Hoe ze de woorden proeft, zinnen vormt. Soms klinkt het als een buitenlander die de Nederlandse taal nog niet goed machtig is – die klanken hoort maar nog niet weet welke klank aan welk woord verbonden is. ‘Naasje’, zegt ze en klopt op de lege plek naast haar op de bank. ‘Ja, ik kom naast je zitten’,  zeg ik. Ze vindt het niet erg om verbeterd te worden. Dan oefent ze op de juiste uitspraak totdat ze tevreden is. ‘Ja’, zegt ze dan.  Ze herhaalt de laatste woorden die je hebt uitgesproken, en kan die woorden daarna nog geruime tijd voor zichzelf hardop uitspreken. Als je er niet op verdacht bent, haalt ze een van die woorden tevoorschijn en gebruikt het.

Ze weet welke woorden tot dezelfde categorie behoren, dat voelen en proeven beide over zintuigen gaan. We kijken naar een slak op de grond. Ze zit op haar hurken naast de slak. ‘Proeven’, zegt ze.

Hoe haar referentiekader met de dag vergroot. Alles moet ze maar aannemen, moet ze geloven. Het gevolg is dat ze van weinig dingen nog echt opkijkt. We schrijven een kaart vanuit een vakantiehuisje, en als we thuiskomen ligt die kaart op tafel. Zo gaan die dingen, ze vraagt zich niet af welk proces daaraan vooraf is gegaan.

Hoe ze voordat ze in slaap valt, vaak nog een woord zegt dat die dag belangrijk is geweest. Ze haalt nog één keer haar speen uit haar mond, zegt duidelijk ‘speeltuin’, draait zich om en valt in slaap. Of:  ‘pruimen zijn ook lekker?’.

Soms is ze in gedachten verzonken. Dan staart ze in het niets, en houdt op met wat ze aan het doen was. ‘Waar denk je aan?’ vroegen we haar. Het was een volwassenen-vraag, zo een waar je zelf nooit antwoord op wilt geven, en we dachten niet echt dat ze ons een kijkje in haar innerlijke wereld zou gunnen.  ‘Crèche’, antwoordde ze toen.

Houd de tijd

dinsdag 17 mei 2011

Het gaat te snel. We staan op, eten, spelen, werken, eten weer en gaan naar bed. En net op het moment voor het naar bed gaan, in bad, is haar gezichtje alweer veranderd. Ze kijkt me aan met andere ogen. Er valt niet te zeggen wat er precies veranderd is. Maar iets is anders dan gisteren.

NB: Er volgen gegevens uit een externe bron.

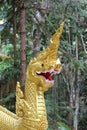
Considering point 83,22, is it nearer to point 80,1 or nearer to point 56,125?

Ik kijk en moet blijven kijken. Mezelf dit beeld inprenten, het ergens opslaan waar het de meeste kans maakt om bewaard te blijven. Want foto’s helpen niet genoeg met het vasthouden van de tijd.  Elke millimeter van haar lichaam is continu in beweging. Na het slapen kan zomaar een nieuwe versie van de dochter zijn ontwaakt.

Wie heeft haar het meeste lief

woensdag 9 maart 2011

We doen de wedstrijd ‘wie kan het haar het meeste naar de zin maken’.  Werkelijk alles doen we om haar liefde te mogen ontvangen.  De een maakt het lekkerste hapje klaar, de ander zoekt de mooiste boeken uit, en weer een ander gaat zelfs zo ver om een boom met zes uilen aan de overkant van de straat neer te zetten, omdat ze ‘uil’ kan zeggen.

Als ze met smaak haar bord leeg eet, het uitgekozen boek helemaal uit wil horen en daarna gelijk nog een keer, als ze de uilen in de boom ontdekt en “auwl” zegt, dan zijn wij gelukkig.

Onze liefde is grenzeloos. In onbewaakte ogenblikken vragen wij ons wel eens af wie wij voorheen ook alweer waren, maar we laten die vraag al snel weer van ons afglijden als volstrekt irrelevant.  We zijn haar slaven en ambiëren niets meer en niets minder.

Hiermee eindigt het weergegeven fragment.